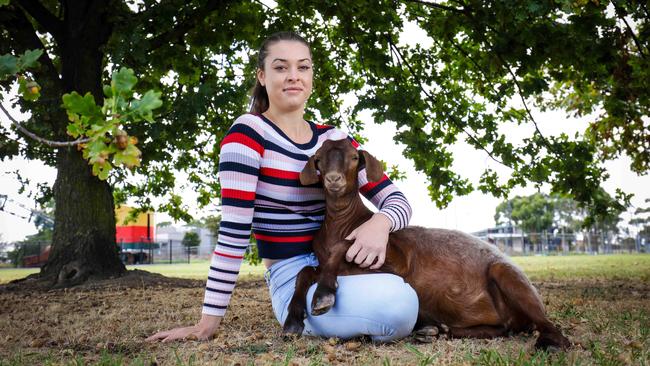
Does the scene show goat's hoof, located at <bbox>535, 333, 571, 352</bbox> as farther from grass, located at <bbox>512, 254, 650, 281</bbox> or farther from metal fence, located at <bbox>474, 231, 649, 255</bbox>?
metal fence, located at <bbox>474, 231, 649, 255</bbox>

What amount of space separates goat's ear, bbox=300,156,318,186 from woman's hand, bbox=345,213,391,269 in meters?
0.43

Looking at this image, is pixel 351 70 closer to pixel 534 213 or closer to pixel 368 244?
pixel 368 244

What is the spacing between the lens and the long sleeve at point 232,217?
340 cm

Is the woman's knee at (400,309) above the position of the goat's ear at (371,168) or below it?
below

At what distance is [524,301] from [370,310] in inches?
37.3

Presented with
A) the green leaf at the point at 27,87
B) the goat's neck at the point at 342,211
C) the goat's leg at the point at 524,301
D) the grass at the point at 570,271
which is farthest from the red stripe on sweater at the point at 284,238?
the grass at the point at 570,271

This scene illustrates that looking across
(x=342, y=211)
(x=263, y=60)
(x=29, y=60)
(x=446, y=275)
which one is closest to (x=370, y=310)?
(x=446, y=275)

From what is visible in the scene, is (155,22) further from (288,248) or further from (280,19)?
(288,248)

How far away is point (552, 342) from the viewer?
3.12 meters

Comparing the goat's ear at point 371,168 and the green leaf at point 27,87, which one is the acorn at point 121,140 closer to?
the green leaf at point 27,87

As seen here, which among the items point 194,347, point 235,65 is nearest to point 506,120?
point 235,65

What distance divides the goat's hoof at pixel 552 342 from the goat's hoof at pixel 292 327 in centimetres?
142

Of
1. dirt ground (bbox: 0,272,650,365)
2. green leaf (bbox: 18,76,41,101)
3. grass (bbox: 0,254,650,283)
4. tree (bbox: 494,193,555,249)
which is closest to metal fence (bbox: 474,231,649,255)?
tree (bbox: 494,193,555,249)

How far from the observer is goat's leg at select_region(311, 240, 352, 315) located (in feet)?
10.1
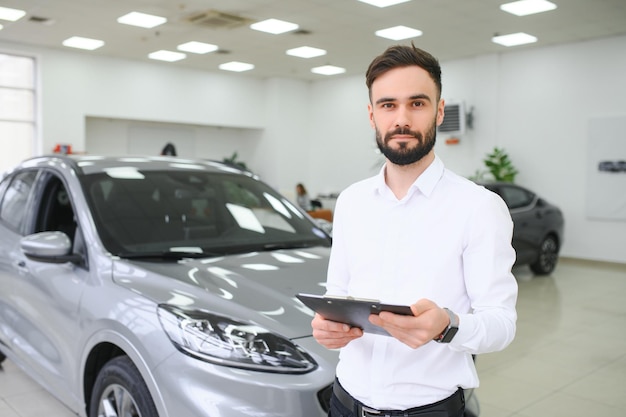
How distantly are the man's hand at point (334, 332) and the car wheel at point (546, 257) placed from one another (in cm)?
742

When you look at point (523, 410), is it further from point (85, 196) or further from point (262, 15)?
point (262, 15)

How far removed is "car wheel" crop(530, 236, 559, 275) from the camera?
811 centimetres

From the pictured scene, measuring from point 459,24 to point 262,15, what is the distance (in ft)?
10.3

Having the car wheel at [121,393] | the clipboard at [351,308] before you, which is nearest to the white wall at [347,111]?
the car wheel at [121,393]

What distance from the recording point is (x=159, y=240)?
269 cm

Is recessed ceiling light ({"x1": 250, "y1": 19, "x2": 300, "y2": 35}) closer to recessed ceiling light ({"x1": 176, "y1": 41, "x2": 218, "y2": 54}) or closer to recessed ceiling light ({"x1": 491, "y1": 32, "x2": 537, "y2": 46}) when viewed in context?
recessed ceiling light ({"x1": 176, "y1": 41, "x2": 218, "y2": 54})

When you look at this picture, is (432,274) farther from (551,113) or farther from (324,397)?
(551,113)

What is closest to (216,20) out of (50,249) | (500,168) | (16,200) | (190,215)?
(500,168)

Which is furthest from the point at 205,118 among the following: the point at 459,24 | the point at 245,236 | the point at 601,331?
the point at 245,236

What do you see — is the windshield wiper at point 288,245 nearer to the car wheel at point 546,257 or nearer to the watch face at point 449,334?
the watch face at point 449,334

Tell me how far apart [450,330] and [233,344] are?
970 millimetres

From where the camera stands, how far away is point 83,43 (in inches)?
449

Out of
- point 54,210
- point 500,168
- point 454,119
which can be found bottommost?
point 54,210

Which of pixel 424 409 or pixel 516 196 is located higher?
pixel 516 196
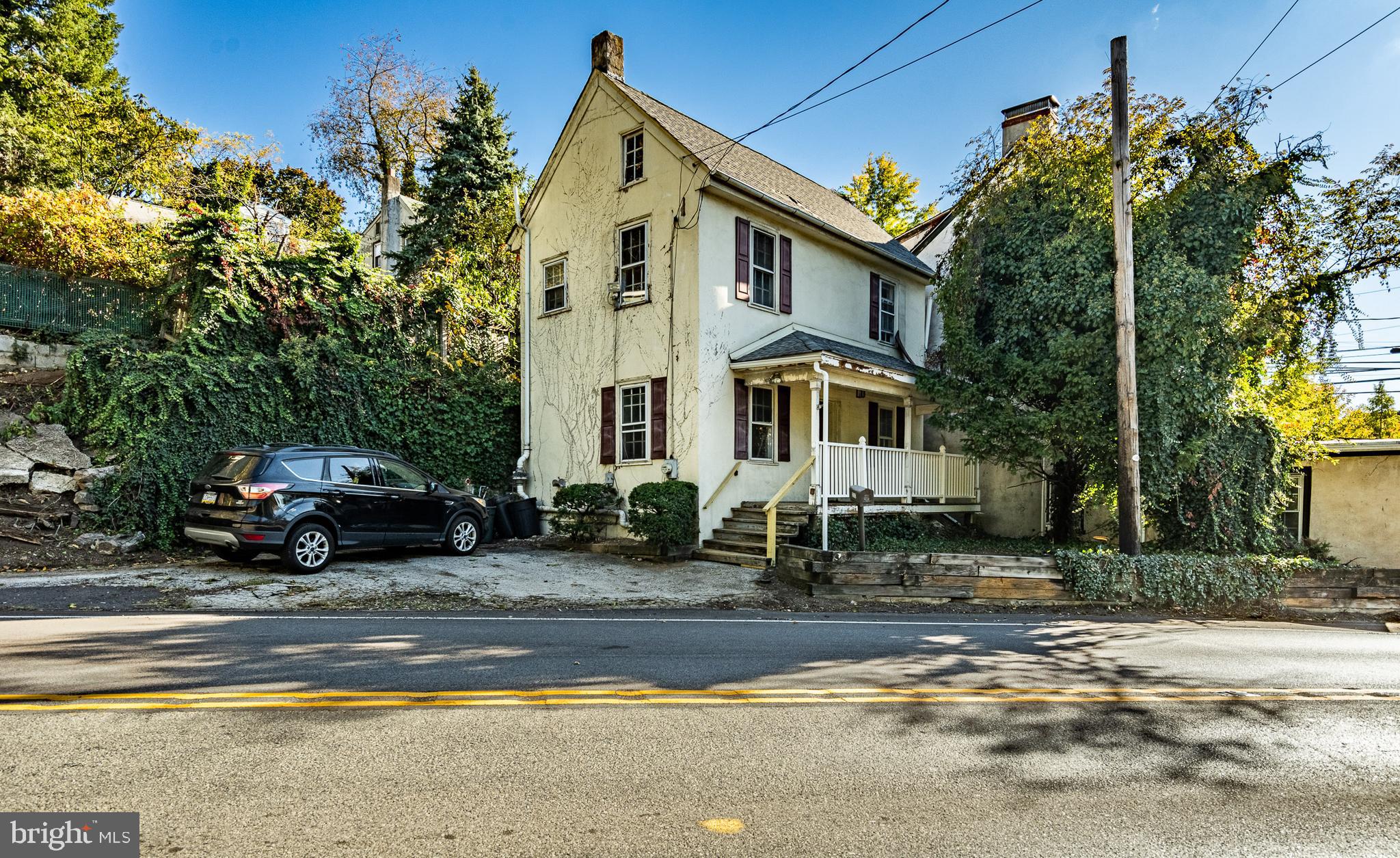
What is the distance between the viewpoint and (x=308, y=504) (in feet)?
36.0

--------------------------------------------------

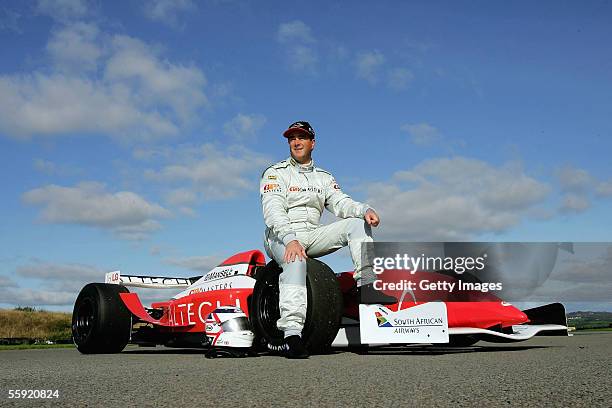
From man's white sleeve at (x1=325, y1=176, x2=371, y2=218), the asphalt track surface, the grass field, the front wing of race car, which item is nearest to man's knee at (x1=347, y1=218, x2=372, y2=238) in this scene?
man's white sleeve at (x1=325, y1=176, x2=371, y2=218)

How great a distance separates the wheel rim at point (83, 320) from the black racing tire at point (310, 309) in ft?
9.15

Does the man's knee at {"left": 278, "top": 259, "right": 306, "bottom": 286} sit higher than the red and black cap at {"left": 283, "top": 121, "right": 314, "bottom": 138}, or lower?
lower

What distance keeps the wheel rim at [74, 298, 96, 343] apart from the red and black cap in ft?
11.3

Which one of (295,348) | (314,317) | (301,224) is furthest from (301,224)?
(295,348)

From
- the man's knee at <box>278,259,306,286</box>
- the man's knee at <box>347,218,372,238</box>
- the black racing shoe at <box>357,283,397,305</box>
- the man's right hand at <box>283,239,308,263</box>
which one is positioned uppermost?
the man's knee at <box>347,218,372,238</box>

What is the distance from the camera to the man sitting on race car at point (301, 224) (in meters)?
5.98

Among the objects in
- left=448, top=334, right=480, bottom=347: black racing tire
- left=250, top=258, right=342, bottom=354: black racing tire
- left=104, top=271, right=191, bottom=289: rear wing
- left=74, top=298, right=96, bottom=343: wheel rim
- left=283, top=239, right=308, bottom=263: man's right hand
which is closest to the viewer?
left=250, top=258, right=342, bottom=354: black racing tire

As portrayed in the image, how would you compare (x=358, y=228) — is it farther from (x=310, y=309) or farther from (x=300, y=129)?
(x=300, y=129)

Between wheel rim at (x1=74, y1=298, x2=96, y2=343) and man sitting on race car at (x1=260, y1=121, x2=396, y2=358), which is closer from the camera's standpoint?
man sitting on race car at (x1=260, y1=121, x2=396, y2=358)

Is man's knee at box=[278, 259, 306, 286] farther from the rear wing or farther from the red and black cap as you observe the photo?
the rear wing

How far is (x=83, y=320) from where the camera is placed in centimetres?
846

--------------------------------------------------

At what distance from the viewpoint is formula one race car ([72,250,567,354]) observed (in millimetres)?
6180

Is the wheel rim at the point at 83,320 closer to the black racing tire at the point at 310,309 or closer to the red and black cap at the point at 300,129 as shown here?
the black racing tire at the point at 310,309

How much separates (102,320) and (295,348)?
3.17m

--------------------------------------------------

[Stated exercise]:
Extract each line of the records that contains the word "below", reproducing every such line in full.

[Reply to the task]:
Is the woman's knee at (400,309) above the position of the goat's ear at (371,168) or below it?
below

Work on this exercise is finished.